Thursday, April 01, 2004
Can’t Model Uncertainty in Excel
You can’t model uncertainty in Excel! And that’s a problem! [Thanks to Martin Geddes for the link]
There are two ways that spreadsheets, as we know them, distort our thinking and lead to bad decisions. The first distortion is the use of point values and simple arithmetic instead of probability distributions and statistical measures. So far as I know, there’s no off-the-shelf spreadsheet product - certainly none in common use - that provides for input of numbers as uncertain quantities, even though almost all of our decisions rest on forecasts or on speculations.

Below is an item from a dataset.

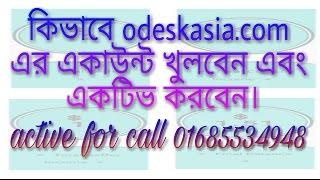 কিভাবে odeskasia.com এর একাউন্ট খুলবেন এবং একটিভ করবেন। reff 1016 m 01685534948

In a world where our software development methods need to embrace uncertainty and cope with common cause variance, our project managers are trained to use a tool which does not understand the meaning of uncertainty or variance. Excel is the weapon of deterministic practices against the insurgence of probabilistic principles.
[Update April 8th] David Carter wrote to me with this…
I wanted to post a comment on your latest weblog entry on Excel & uncertainty, but can’t seem to do so. There are add-in products available for Excel (and MS Project) that let you model with uncertainty. @Risk is one that’s been around for quite a while - I used it when I was working on my MBA from 1988-1991. http://www.palisade.com/html/risk.asp
[Update April 9th] Jack Vinson wrote…
I am familiar with Crystal Ball, which is an Excel plugin that lets you do Monte Carlo-type simulations. It lets you specific a distribution on just about any variable and then runs through simulations to give you distributions of the results. I haven’t looked at the product in many years, but five years ago they had a nice range of distribution models to choose and you could pick a different one for every variable.